▶ **Prompt 1**
According to the article on the film Panay, who composed the film's music?
▶ **Prompt 2**
Continue the article on the film Panay from the point where it stops.

▶ **Document section**
- Film poster
- 太陽的孩子
- Directed by: Cheng Yu-chieh Lekal Sumi
- Written by: Cheng Yu-chieh Lekal Sumi
- Produced by: Cheng Yu-chieh
- Starring: Ado' Kaliting Pacidal Dongi Kacaw Rahic Gulas Kaco Lekal Bokeh Kosang
- Cinematography: Liao Ching-yao
- Edited by: Liu Yue-xing
- Music by: Suming
- Production company: Filmosa Production
- Release date: 25 September 2015;
- Running time: 99 minutes
- Country: Taiwan
- Language: Mandarin

= Panay (film) =

Panay (Amis: Wawa No Cidal; Chinese: 太陽的孩子) is a 2015 feature film directed by Taiwanese director Cheng Yu-chieh and Lekal Sumi Cilangasan. It is inspired by a true story.

"Panay" is a very common female name among the Taiwanese Indigenous tribe, it simply stands for the beautiful spike of rice.

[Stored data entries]
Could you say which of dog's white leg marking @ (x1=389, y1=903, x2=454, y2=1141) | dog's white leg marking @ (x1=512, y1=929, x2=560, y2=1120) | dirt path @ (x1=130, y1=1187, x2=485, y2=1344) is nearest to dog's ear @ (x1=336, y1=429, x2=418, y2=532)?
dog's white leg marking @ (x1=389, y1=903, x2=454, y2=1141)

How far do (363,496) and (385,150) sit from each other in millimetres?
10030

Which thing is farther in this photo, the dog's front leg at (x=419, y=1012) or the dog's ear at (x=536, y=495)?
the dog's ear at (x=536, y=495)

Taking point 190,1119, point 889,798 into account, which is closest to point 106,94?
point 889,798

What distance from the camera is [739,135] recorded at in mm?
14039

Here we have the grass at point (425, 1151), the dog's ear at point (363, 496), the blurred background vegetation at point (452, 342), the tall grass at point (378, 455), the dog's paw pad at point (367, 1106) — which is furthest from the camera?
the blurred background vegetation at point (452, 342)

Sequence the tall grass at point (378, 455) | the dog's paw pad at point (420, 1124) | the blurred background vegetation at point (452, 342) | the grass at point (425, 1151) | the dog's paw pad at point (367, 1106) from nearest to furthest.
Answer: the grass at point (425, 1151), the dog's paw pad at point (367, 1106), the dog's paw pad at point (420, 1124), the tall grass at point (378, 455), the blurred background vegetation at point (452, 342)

▶ **Right answer 1**
Suming

▶ **Right answer 2**
This is one of the few Taiwanese movies that was filmed from an indigenous perspective, through the cross-ethnic cooperation between two directors, Cheng Yu-chieh (Han) and Lekal Sumi (Pangcah). The actors were mostly inexperienced; critics found their performances to be fresh yet persuasive. The film was awarded the Audience Choice Award from the Taipei Film Festival. Panays theme song "Aka Pisawad" won the Best Original Film Song of the 52nd Golden Horse Awards.

== Plot ==
Panay worked in the city as a journalist. One day, she found her tribe has been overdeveloped and changed by tourism. They were losing their land and their culture, so she decided to return home to bring back the abandon terrace. In the process, she found it's not only about the land, but also about who she really is.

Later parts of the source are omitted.